Image and question entries:
+++

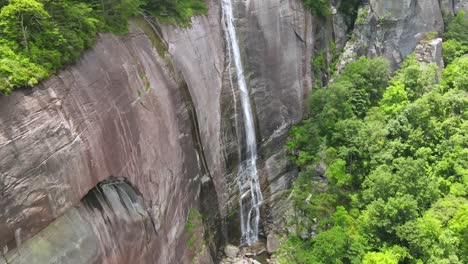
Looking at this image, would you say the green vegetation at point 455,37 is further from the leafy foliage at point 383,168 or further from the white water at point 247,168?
the white water at point 247,168

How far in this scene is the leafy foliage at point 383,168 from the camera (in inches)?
738

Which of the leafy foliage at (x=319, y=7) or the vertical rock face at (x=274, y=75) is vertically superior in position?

+++

» Work instructions
Lay out every line of the entries above as a Markdown table with the columns "No." and "Text", one line per row, numbered in order. Skip blank lines and leave the pictures out.

» Result for this exercise
| No. | Text |
|---|---|
| 1 | Looking at this image, would you say the green vegetation at point 455,37 is further from the leafy foliage at point 383,168 or further from the white water at point 247,168? |
| 2 | the white water at point 247,168 |
| 3 | How far in this scene is the leafy foliage at point 383,168 from the camera (in inches)? |
| 4 | 738 |
| 5 | Which of the leafy foliage at (x=319, y=7) or the vertical rock face at (x=274, y=75) is vertically superior in position? |